En abril de 1947, el rey Jorge VI visitó sus dominios en la Unión Sudafricana, fue el último monarca británico que lo hizo, la minoría blanca se inclinaría años después por el sistema republicano. Iban acompañándolo la princesa consorte y la joven Isabel, la única que volvería al país en 1995, cuando Sudáfrica ya era independiente y el apartheid ya había sido derrotado y el Estado readmitido en la comunidad británica de naciones. Aquel día de la primavera boreal, un pequeño coro de niñas se había organizado para cantar al Rey “What a sad life for a black man”, un viejo canto espiritual de las comunidades africanas del Imperio. Las niñas, entre las que se encontraba Makeba, esperaron durante horas el paso del Rey que se suponía debía detenerse para escuchar la canción. Unas horas antes del paso de la comitiva real se desató un feroz aguacero, el coro se negó a dispersarse y bajo la lluvia siguió aguardando; se prepararon cuando se notó que el auto real se aproximaba y no pudieron entonar una sola nota porque el vehículo siguió de frente sin notar su presencia. Desde luego, para Zensi, se trató de un desprecio y una ofensa que no pudo olvidar jamás; al mismo tiempo, el recuerdo de los ensayos, la satisfacción de escucharse en el entorno de otras voces, le descubrieron la magia de la música.

## El problema
Responde a estas preguntas según el pasaje sobre la visita de Jorge VI a Sudáfrica:
1. ¿En qué mes y año visitó el rey la Unión Sudafricana?
2. ¿En qué año volvió Isabel al país?
3. ¿Qué canción había preparado el coro de niñas para el rey?
Las filas provienen de otra fuente distinta del pasaje.

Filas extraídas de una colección
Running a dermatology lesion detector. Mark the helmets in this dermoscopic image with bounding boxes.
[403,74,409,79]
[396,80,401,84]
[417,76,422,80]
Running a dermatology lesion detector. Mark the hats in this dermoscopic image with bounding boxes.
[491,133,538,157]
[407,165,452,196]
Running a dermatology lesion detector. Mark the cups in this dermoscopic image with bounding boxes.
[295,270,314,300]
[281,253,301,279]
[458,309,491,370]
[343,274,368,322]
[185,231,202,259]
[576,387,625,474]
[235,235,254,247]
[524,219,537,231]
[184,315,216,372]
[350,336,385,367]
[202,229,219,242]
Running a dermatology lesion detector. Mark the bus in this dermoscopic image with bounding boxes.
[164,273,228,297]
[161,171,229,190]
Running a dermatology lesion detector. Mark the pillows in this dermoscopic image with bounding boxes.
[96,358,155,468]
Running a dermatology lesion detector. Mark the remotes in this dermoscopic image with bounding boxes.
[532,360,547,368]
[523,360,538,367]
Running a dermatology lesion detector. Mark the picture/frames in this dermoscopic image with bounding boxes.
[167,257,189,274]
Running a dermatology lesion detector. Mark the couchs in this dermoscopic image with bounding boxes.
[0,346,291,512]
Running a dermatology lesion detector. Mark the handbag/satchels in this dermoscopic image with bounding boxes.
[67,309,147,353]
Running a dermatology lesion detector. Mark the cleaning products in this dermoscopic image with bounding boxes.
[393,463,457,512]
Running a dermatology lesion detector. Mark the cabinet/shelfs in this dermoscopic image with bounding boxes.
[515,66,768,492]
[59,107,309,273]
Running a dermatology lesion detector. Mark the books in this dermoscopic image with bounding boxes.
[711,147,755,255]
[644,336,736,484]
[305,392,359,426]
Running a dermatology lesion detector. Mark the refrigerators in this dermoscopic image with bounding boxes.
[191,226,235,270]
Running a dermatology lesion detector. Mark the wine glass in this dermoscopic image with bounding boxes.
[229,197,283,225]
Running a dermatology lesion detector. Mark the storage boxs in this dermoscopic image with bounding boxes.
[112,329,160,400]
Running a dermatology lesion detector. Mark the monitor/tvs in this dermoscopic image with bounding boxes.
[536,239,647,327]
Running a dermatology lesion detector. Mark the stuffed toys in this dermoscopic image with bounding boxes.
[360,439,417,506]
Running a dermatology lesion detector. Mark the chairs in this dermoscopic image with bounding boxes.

## Resultado del ejercicio
1. En abril de 1947.
2. En 1995.
3. "What a sad life for a black man".